Let us first talk about average, or mean. When we talk about taking the mean and it to be useful we usually assume(or should assume) that the data distribution is uniform. The estimation with average as a central tendency breaks apart when we are encountered with skewed data. In fact almost most of the data in the real world is skewed except for those textbooks examples. To bring home my point let me tell you a joke, about a statistician. It is said that there was a very tall statistician who was crossing a river with his family of a very short wife and 3 very small kids. He had to decide whether to cross the river or not. He being a mean guy(pun intended) he decided to take the mean or the average of the height of the whole family, and compare it with the depth of the river. He found out that the average height of his family just manage to top the depth of the river. And he decided to cross with his whole family. When he reached the other side, not surprisingly he found out that he is the only one who was able to cross the river, and the rest of the family drowned. The same happens in the real world estimation. The average or the mean is almost always a bad measure of central tendency. In fact nature works more on what is called Pareto Distribution, or 80-20 rule in layman’s parlance.

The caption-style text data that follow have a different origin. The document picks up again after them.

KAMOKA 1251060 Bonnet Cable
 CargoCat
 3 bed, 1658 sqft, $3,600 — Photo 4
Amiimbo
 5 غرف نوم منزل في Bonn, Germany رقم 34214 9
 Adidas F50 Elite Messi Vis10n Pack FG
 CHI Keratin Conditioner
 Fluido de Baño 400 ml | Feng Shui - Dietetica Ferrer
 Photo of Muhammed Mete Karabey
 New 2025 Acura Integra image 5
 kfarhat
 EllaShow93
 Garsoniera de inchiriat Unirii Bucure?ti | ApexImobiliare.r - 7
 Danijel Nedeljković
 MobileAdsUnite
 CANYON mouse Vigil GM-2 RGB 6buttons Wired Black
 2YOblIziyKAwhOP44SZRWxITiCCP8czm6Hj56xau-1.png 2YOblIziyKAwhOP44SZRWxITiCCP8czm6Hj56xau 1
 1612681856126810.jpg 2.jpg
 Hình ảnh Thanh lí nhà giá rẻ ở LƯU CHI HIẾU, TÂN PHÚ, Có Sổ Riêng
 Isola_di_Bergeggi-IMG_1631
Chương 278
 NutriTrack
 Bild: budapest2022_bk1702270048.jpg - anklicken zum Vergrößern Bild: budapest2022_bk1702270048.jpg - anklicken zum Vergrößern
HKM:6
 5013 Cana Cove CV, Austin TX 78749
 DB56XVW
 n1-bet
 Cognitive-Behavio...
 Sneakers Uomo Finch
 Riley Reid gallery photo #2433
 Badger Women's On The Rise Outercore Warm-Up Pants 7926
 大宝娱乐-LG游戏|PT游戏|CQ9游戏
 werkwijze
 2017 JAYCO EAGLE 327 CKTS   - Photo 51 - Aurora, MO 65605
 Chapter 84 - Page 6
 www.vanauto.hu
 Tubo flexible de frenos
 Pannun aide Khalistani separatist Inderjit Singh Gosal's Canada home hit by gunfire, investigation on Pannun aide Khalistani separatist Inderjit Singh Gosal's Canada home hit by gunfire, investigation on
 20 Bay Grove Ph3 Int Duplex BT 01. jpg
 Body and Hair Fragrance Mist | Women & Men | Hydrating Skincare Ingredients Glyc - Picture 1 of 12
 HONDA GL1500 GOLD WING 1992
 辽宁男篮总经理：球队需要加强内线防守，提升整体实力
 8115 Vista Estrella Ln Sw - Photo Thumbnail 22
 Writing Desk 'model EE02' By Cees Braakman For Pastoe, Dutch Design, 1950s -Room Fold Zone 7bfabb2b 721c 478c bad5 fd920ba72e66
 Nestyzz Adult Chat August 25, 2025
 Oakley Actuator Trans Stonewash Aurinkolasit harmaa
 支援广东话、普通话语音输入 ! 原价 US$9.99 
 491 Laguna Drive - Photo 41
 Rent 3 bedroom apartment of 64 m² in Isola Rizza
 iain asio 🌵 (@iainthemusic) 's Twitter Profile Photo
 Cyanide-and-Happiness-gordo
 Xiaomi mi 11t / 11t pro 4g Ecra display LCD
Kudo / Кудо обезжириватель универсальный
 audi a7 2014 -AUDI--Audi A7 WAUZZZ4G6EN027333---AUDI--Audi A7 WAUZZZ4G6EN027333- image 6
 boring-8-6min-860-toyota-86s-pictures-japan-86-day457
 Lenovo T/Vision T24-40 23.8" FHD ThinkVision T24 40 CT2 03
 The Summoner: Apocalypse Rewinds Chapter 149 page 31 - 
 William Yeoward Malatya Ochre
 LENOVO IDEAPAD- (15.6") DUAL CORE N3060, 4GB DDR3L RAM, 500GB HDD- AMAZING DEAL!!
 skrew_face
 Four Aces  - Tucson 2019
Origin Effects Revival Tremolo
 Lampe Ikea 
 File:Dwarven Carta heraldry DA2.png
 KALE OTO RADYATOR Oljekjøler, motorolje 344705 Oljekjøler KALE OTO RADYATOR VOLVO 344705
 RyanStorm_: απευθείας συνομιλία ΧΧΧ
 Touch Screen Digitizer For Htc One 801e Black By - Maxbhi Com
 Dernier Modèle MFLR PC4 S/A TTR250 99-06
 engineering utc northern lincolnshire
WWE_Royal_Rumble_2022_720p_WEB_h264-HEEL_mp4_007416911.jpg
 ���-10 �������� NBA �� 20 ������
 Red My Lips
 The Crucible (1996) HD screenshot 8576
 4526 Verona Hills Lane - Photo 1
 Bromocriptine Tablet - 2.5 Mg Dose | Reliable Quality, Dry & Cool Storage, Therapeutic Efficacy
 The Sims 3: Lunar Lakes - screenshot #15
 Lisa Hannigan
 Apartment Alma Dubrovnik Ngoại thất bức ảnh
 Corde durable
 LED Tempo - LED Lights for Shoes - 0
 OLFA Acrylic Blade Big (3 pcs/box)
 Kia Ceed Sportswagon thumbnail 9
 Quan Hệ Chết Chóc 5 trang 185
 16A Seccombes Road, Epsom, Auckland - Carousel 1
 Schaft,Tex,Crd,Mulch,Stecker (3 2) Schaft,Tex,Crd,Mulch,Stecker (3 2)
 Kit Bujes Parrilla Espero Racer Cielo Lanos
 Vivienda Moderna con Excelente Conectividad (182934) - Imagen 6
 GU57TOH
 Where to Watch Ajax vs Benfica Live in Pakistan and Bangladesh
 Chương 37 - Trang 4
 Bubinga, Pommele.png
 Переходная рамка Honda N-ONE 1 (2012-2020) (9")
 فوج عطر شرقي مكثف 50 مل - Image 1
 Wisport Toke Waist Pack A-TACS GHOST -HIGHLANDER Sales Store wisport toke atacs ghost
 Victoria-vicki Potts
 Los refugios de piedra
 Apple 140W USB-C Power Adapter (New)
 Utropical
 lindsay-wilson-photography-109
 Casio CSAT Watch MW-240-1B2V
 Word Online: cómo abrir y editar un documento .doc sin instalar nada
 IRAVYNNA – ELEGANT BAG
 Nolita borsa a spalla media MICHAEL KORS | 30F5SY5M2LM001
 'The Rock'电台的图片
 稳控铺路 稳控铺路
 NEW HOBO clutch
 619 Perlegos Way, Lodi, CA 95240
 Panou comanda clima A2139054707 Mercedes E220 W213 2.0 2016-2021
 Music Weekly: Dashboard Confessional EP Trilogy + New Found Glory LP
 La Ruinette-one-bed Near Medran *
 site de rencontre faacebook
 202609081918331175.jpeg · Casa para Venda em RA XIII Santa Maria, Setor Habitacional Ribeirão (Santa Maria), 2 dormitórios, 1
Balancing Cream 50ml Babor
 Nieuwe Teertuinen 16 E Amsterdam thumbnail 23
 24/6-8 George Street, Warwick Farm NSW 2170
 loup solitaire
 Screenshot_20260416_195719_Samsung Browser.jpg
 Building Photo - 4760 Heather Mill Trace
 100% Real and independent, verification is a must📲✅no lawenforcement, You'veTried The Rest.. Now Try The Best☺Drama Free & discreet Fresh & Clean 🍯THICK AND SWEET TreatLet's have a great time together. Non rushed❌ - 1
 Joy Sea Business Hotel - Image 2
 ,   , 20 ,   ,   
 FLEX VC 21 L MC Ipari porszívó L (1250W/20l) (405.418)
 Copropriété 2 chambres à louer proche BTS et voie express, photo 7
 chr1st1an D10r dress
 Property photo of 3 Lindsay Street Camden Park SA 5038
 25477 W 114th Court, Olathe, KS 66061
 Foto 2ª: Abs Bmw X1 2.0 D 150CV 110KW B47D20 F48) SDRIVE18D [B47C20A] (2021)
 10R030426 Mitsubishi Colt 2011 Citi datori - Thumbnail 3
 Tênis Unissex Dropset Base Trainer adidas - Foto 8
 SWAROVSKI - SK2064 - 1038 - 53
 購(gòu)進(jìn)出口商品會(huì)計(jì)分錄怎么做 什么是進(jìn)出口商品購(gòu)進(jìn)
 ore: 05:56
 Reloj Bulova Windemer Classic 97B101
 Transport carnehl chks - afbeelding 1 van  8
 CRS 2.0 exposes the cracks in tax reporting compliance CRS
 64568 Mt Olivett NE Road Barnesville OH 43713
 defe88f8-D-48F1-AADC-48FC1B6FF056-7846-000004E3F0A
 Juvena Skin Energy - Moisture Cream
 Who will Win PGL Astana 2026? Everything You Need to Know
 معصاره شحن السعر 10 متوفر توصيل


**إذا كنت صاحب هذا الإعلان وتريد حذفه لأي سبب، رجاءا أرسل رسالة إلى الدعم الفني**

Now let us talk about word density. Let us for sometimes ignore the fact that the term does not satisfy the rigor of mathematical definition, and is more of a buzzword than actually something statistically useful. But the general idea is to match the most number of keywords pertaining to the supposed subject. Let us say you are manually looking for the page most relevant to the subject ‘apple computers’, and on your side you have a list of words pertaining to ‘apple computers’. One document you find that it contains the words– apple, steve, steve woz, steve jobs, mac,leopard etc etc etc…and it matches 90% of your word list. What is your conclusion? I would definitely say that the aforementioned document is NOT related to apple computers, but actually is a spam. So basically a simplistic keyword density spews out spam after spam and you are wondering what is wrong. It is not just that the word density technique is very easy to game, but that it also inherently is a mismatch to the real world situation. You don’t come across relevant documents with neatly placed word density. And to top it all, your list of relevant terms may not be complete and are likely to give lots of false positive.
I vote for banning these two words in the technical exchanges- average/mean and ‘word density’ so that we don’t fall into woolly thinking.